» Exercise
What you return should match the data below exactly, line for line.

» Given information
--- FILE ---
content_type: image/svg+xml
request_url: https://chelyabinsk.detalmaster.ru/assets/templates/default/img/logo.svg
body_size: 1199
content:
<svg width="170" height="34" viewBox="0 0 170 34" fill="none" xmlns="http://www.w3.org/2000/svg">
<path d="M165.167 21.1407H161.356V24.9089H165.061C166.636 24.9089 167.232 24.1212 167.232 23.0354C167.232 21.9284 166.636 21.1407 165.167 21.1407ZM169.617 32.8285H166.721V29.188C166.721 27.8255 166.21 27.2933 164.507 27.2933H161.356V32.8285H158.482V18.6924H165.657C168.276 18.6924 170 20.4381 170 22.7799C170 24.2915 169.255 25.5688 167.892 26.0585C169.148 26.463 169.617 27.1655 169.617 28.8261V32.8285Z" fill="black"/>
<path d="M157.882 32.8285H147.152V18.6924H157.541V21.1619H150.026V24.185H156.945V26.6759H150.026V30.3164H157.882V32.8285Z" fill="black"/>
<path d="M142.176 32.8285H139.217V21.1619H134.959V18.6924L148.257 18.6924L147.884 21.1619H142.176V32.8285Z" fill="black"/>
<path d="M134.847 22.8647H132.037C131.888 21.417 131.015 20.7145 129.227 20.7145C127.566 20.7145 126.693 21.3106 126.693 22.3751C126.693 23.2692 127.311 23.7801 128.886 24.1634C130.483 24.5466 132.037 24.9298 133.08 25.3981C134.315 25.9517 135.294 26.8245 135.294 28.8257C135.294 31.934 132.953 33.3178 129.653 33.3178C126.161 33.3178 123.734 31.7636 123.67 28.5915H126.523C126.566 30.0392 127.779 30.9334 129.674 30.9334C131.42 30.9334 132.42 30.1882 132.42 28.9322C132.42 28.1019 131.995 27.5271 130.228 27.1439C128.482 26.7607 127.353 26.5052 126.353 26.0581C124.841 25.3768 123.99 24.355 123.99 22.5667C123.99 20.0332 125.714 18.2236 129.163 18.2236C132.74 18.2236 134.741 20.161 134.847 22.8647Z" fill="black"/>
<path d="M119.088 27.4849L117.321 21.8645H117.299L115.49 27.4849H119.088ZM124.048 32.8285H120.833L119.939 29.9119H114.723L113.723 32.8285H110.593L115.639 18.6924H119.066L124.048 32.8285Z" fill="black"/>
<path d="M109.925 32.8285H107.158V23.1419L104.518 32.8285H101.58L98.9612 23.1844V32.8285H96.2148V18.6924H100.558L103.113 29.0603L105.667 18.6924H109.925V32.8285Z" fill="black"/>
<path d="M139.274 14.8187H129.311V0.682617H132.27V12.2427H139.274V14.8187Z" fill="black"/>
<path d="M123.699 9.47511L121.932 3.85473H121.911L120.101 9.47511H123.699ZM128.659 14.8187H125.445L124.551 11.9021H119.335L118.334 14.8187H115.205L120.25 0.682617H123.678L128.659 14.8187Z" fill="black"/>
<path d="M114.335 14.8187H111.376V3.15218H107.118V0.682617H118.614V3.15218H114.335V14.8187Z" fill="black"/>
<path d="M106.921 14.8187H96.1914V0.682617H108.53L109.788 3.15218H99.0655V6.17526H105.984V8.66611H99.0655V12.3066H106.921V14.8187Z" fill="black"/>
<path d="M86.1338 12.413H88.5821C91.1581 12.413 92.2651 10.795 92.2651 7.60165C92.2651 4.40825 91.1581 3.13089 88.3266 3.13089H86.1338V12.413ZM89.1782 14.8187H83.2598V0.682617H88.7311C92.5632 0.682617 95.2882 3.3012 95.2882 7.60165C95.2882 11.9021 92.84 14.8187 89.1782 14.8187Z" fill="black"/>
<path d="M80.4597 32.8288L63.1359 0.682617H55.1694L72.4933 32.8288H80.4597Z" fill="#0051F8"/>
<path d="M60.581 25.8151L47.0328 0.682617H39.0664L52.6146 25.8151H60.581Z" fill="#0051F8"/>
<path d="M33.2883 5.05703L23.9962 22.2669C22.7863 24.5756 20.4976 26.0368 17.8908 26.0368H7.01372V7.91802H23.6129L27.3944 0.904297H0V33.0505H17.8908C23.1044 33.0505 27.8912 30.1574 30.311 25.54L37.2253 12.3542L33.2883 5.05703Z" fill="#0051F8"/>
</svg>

» Written answer
--- FILE ---
content_type: image/svg+xml
request_url: https://chelyabinsk.detalmaster.ru/assets/templates/default/img/logo.svg
body_size: 1199
content:
<svg width="170" height="34" viewBox="0 0 170 34" fill="none" xmlns="http://www.w3.org/2000/svg">
<path d="M165.167 21.1407H161.356V24.9089H165.061C166.636 24.9089 167.232 24.1212 167.232 23.0354C167.232 21.9284 166.636 21.1407 165.167 21.1407ZM169.617 32.8285H166.721V29.188C166.721 27.8255 166.21 27.2933 164.507 27.2933H161.356V32.8285H158.482V18.6924H165.657C168.276 18.6924 170 20.4381 170 22.7799C170 24.2915 169.255 25.5688 167.892 26.0585C169.148 26.463 169.617 27.1655 169.617 28.8261V32.8285Z" fill="black"/>
<path d="M157.882 32.8285H147.152V18.6924H157.541V21.1619H150.026V24.185H156.945V26.6759H150.026V30.3164H157.882V32.8285Z" fill="black"/>
<path d="M142.176 32.8285H139.217V21.1619H134.959V18.6924L148.257 18.6924L147.884 21.1619H142.176V32.8285Z" fill="black"/>
<path d="M134.847 22.8647H132.037C131.888 21.417 131.015 20.7145 129.227 20.7145C127.566 20.7145 126.693 21.3106 126.693 22.3751C126.693 23.2692 127.311 23.7801 128.886 24.1634C130.483 24.5466 132.037 24.9298 133.08 25.3981C134.315 25.9517 135.294 26.8245 135.294 28.8257C135.294 31.934 132.953 33.3178 129.653 33.3178C126.161 33.3178 123.734 31.7636 123.67 28.5915H126.523C126.566 30.0392 127.779 30.9334 129.674 30.9334C131.42 30.9334 132.42 30.1882 132.42 28.9322C132.42 28.1019 131.995 27.5271 130.228 27.1439C128.482 26.7607 127.353 26.5052 126.353 26.0581C124.841 25.3768 123.99 24.355 123.99 22.5667C123.99 20.0332 125.714 18.2236 129.163 18.2236C132.74 18.2236 134.741 20.161 134.847 22.8647Z" fill="black"/>
<path d="M119.088 27.4849L117.321 21.8645H117.299L115.49 27.4849H119.088ZM124.048 32.8285H120.833L119.939 29.9119H114.723L113.723 32.8285H110.593L115.639 18.6924H119.066L124.048 32.8285Z" fill="black"/>
<path d="M109.925 32.8285H107.158V23.1419L104.518 32.8285H101.58L98.9612 23.1844V32.8285H96.2148V18.6924H100.558L103.113 29.0603L105.667 18.6924H109.925V32.8285Z" fill="black"/>
<path d="M139.274 14.8187H129.311V0.682617H132.27V12.2427H139.274V14.8187Z" fill="black"/>
<path d="M123.699 9.47511L121.932 3.85473H121.911L120.101 9.47511H123.699ZM128.659 14.8187H125.445L124.551 11.9021H119.335L118.334 14.8187H115.205L120.25 0.682617H123.678L128.659 14.8187Z" fill="black"/>
<path d="M114.335 14.8187H111.376V3.15218H107.118V0.682617H118.614V3.15218H114.335V14.8187Z" fill="black"/>
<path d="M106.921 14.8187H96.1914V0.682617H108.53L109.788 3.15218H99.0655V6.17526H105.984V8.66611H99.0655V12.3066H106.921V14.8187Z" fill="black"/>
<path d="M86.1338 12.413H88.5821C91.1581 12.413 92.2651 10.795 92.2651 7.60165C92.2651 4.40825 91.1581 3.13089 88.3266 3.13089H86.1338V12.413ZM89.1782 14.8187H83.2598V0.682617H88.7311C92.5632 0.682617 95.2882 3.3012 95.2882 7.60165C95.2882 11.9021 92.84 14.8187 89.1782 14.8187Z" fill="black"/>
<path d="M80.4597 32.8288L63.1359 0.682617H55.1694L72.4933 32.8288H80.4597Z" fill="#0051F8"/>
<path d="M60.581 25.8151L47.0328 0.682617H39.0664L52.6146 25.8151H60.581Z" fill="#0051F8"/>
<path d="M33.2883 5.05703L23.9962 22.2669C22.7863 24.5756 20.4976 26.0368 17.8908 26.0368H7.01372V7.91802H23.6129L27.3944 0.904297H0V33.0505H17.8908C23.1044 33.0505 27.8912 30.1574 30.311 25.54L37.2253 12.3542L33.2883 5.05703Z" fill="#0051F8"/>
</svg>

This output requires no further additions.